Learning from experience

Yogi Berra once purportedly said you can see a lot by just watching. This is certainly true for technology based economic development ideas. With almost every state and many large city governments hiring hundreds of consultants to tell them what to do and how to grow, sometimes it is best just to wait and see what works.

A great role model for us is a few states to the south where the greater Philadelphia area – just a bit smaller than Connecticut– has spent the last twenty years working hard to create a viable technology leadership niche.


This is relevant for a number of reasons. A new study by the RPA is calling attention to the potential crisis for the entire northern East Coast if we do not hold onto to our very real historical leadership in innovation and commercialization. With less than five percent of the land mass of the U.S., we contribute almost 20 percent of GDP. The question is, if we lose parts of this role to the south and the southwest does the overall competitiveness of the country remain the same or is there something special about the Boston to Washington corridor’s concentration that is worth preserving. In a funny way it is our own national version of the questions poised by the “World is Flat” concepts of Tom Friedman.


It is clear that there are two levels to addressing the matter of the future innovation hegemony of the Northeast. First, we probably need a coordinated set of inter-state strategies for transportation, affordable housing, STEM education and holding on to our top 18 to 35 year-olds.
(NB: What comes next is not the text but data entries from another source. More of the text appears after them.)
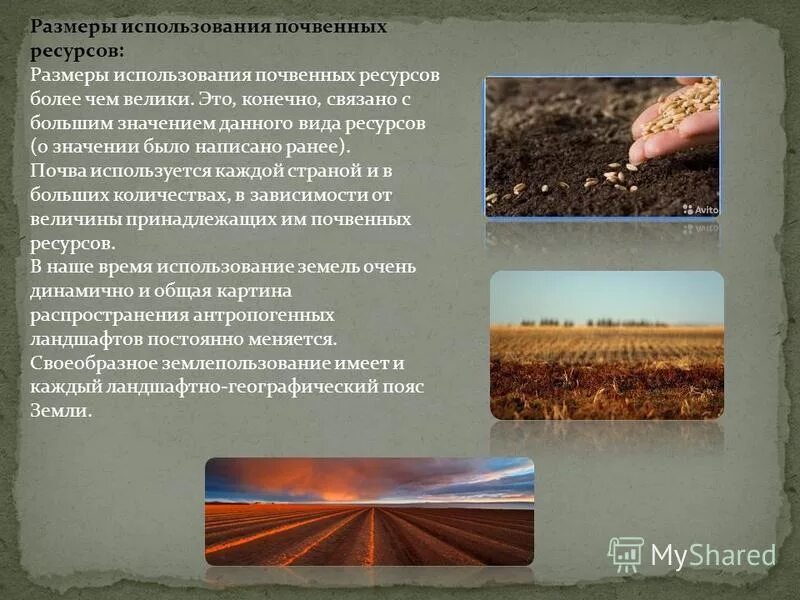 Размеры использования почвенных ресурсов:
Размеры использования почвенных ресурсов более чем велики. Это, конечно, связано с большим значением данного вида ресурсов (о значении было написано ранее).
Почва используется каждой страной и в больших количествах, в зависимости от величины принадлежащих им почвенных ресурсов.
В наше время использование земель очень динамично и общая картина распространения антропогенных ландшафтов постоянно меняется.
Своеобразное землепользование имеет и каждый ландшафтно-географический пояс Земли.

Avito

MyShared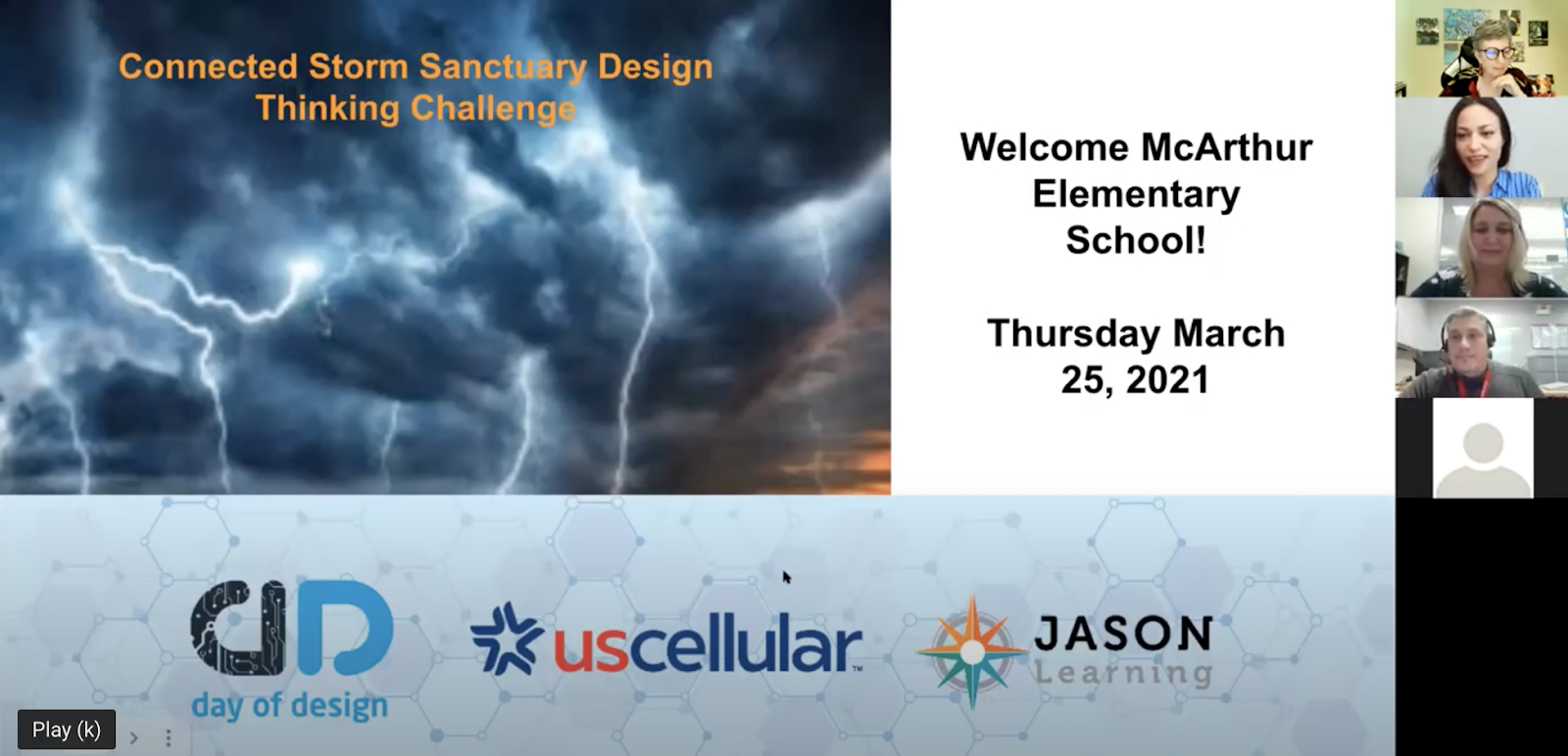 Connected Storm Sanctuary Design Thinking Challenge

Welcome McArthur Elementary School!

Thursday March 25, 2021

dD
day of design

uscellular

JASON
Learning

Play (k)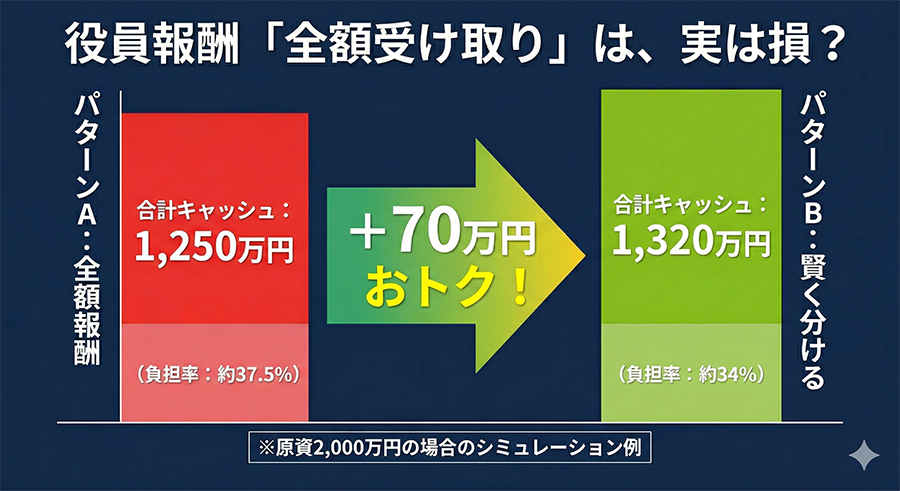 役員報酬「全額受け取り」は、実は損？

パターンA：全額報酬

合計キャッシュ：
1,250万円

（負担率：約37.5%）

＋70万円
おトク！

合計キャッシュ：
1,320万円

（負担率：約34%）

パターンB：賢く分ける

※原資2,000万円の場合のシミュレーション例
Second, we need to work as regions – or perhaps in small states such as Connecticut at the state level – to create very compelling innovation cultures and “eco-systems.” Look at what exists in Boston/Cambridge, Silicon Valley and now in places such as the Research Triangle and Austin to get the idea.


When we advocate for technology based economic development here in Connecticut with the Governor or legislature we always start with the concept of the “innovation continuum” the fifteen or so areas that each need to shine and be coordinated in order to attract and build the pipeline of high potential firms we need to grow jobs in a serious way in the state. Another way to look at this is to say that we need to create a world class innovation eco-system here. Easy to say and hard to do.






And that brings us back to Philadelphia. Between the city, state, universities and private sector, that area is pulling out all the stops. They spend tens of millions each year on very targeted efforts to grow ideas, finance them and nurture them. What especially caught my eye recently was an announcement by the University Science Center– their version of New Haven’s Science Park, of a $600 million expansion. Their goals are to create a complete “venture ecosystem” and also to provide an attractive “soft landing” place for international companies to launch their U.S. businesses. See http://www.sciencecenter.org/ for more background.


As one of the original managers of Science Park, I can honestly say that there a harsh starkness between this announcement and the plodding but unremarkable recent growth of the New Haven complex.

There are currently a number of legislative bills aimed at reorganization, refinancing and repositioning Connecticut’s entire technology support system. It might make sense to take a deep breath, step back and look to our neighbors in eastern Pennsylvania for some insights into creating what we all want – a definable, world class Connecticut innovation eco-system.